** Activity **
Print exactly the first lines of the records. Stop after the line containing "Látky Patchwork - Vánoční", and leave every picture out.

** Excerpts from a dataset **
· · · · · · ·
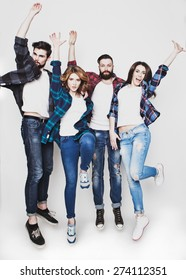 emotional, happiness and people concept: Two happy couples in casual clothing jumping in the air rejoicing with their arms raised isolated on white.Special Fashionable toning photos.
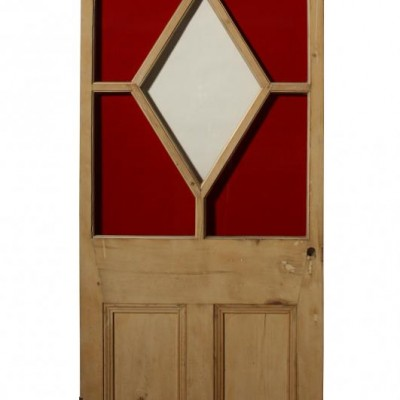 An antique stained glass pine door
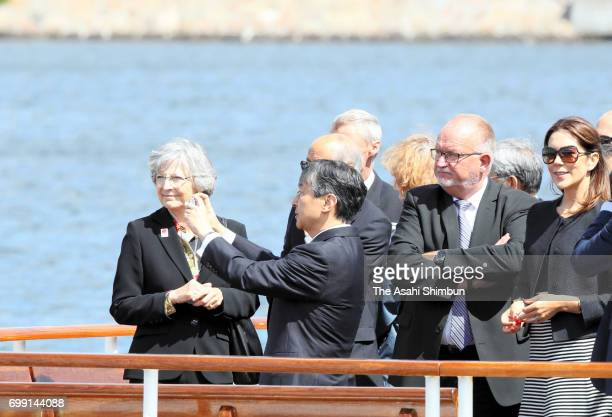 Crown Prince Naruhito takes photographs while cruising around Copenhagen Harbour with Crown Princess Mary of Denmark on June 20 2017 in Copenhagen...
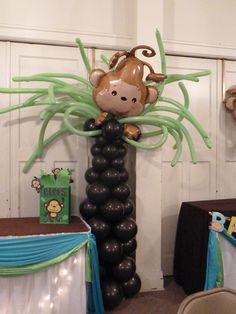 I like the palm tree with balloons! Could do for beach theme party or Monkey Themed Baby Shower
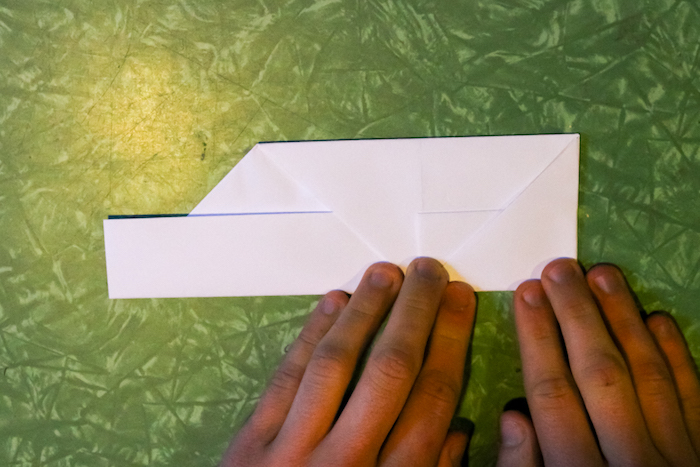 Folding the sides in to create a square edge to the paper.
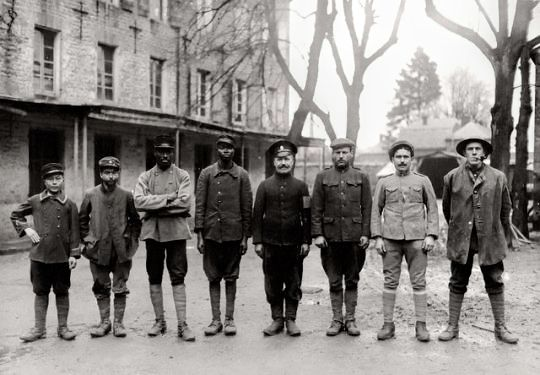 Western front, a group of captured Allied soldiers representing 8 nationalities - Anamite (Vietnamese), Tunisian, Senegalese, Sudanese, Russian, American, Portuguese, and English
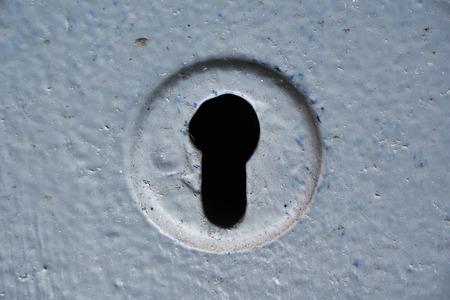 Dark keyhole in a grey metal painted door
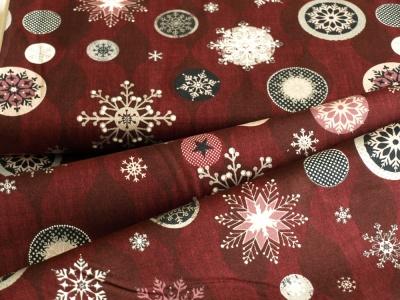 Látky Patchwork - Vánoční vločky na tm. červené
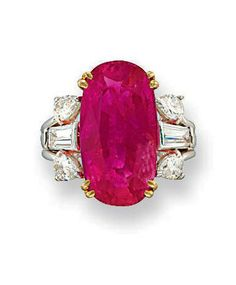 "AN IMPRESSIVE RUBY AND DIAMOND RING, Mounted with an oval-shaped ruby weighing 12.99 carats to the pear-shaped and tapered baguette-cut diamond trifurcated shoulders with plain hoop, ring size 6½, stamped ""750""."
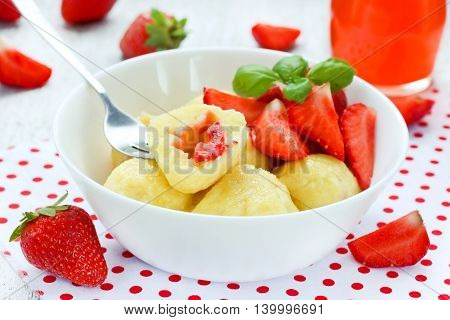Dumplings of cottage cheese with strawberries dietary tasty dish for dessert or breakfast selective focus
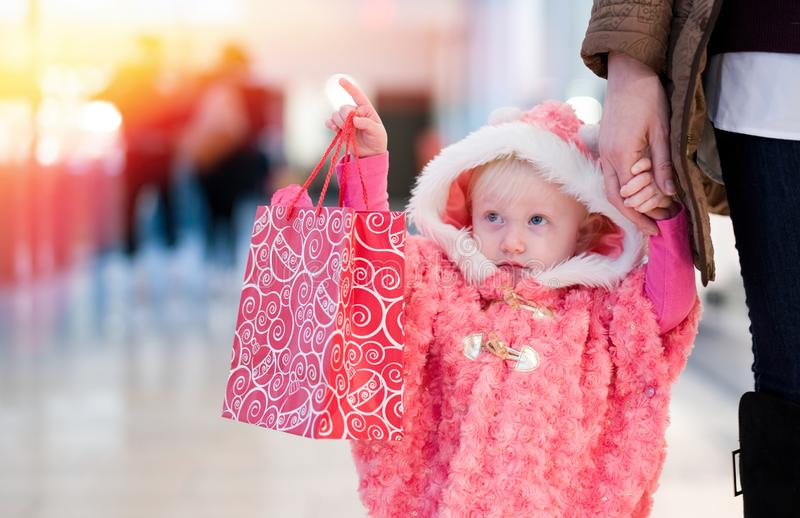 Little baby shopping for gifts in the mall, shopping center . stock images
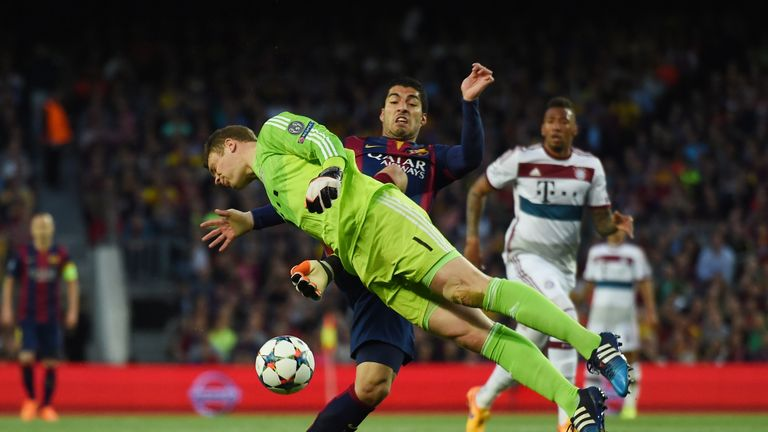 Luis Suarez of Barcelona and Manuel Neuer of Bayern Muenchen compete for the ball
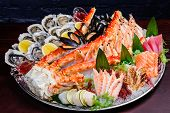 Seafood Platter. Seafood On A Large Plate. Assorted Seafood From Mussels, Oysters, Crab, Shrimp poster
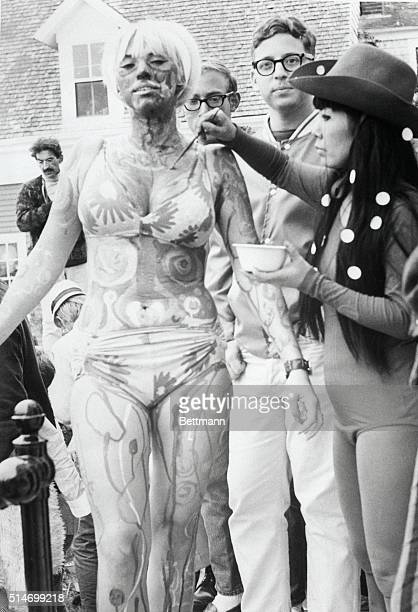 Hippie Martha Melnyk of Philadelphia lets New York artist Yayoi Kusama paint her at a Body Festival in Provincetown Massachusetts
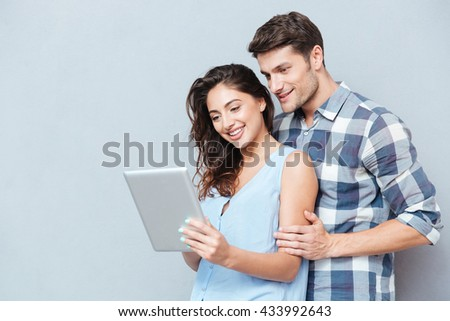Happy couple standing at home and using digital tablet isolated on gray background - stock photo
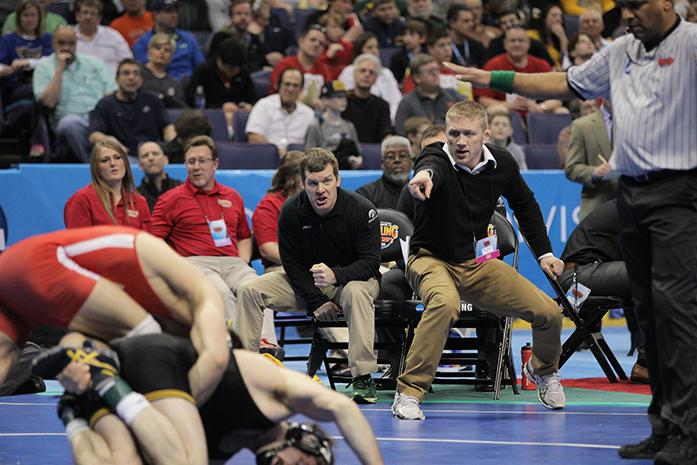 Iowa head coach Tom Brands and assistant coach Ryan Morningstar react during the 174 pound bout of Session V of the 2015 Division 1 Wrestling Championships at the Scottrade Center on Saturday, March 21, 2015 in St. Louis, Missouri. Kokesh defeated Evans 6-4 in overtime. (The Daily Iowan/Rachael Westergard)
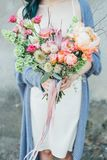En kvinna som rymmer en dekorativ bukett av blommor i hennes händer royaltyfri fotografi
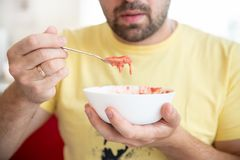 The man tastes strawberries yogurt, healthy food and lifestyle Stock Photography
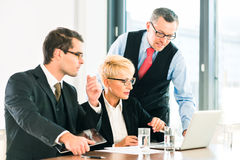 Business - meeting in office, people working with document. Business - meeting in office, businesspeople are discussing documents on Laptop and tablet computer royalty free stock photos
· · · · · · ·
** Exercise result **
 emotional, happiness and people concept: Two happy couples in casual clothing jumping in the air rejoicing with their arms raised isolated on white.Special Fashionable toning photos.
 An antique stained glass pine door
 Crown Prince Naruhito takes photographs while cruising around Copenhagen Harbour with Crown Princess Mary of Denmark on June 20 2017 in Copenhagen...
 I like the palm tree with balloons! Could do for beach theme party or Monkey Themed Baby Shower
 Folding the sides in to create a square edge to the paper.
 Western front, a group of captured Allied soldiers representing 8 nationalities - Anamite (Vietnamese), Tunisian, Senegalese, Sudanese, Russian, American, Portuguese, and English
 Dark keyhole in a grey metal painted door
 Látky Patchwork - Vánoční vločky na tm. červené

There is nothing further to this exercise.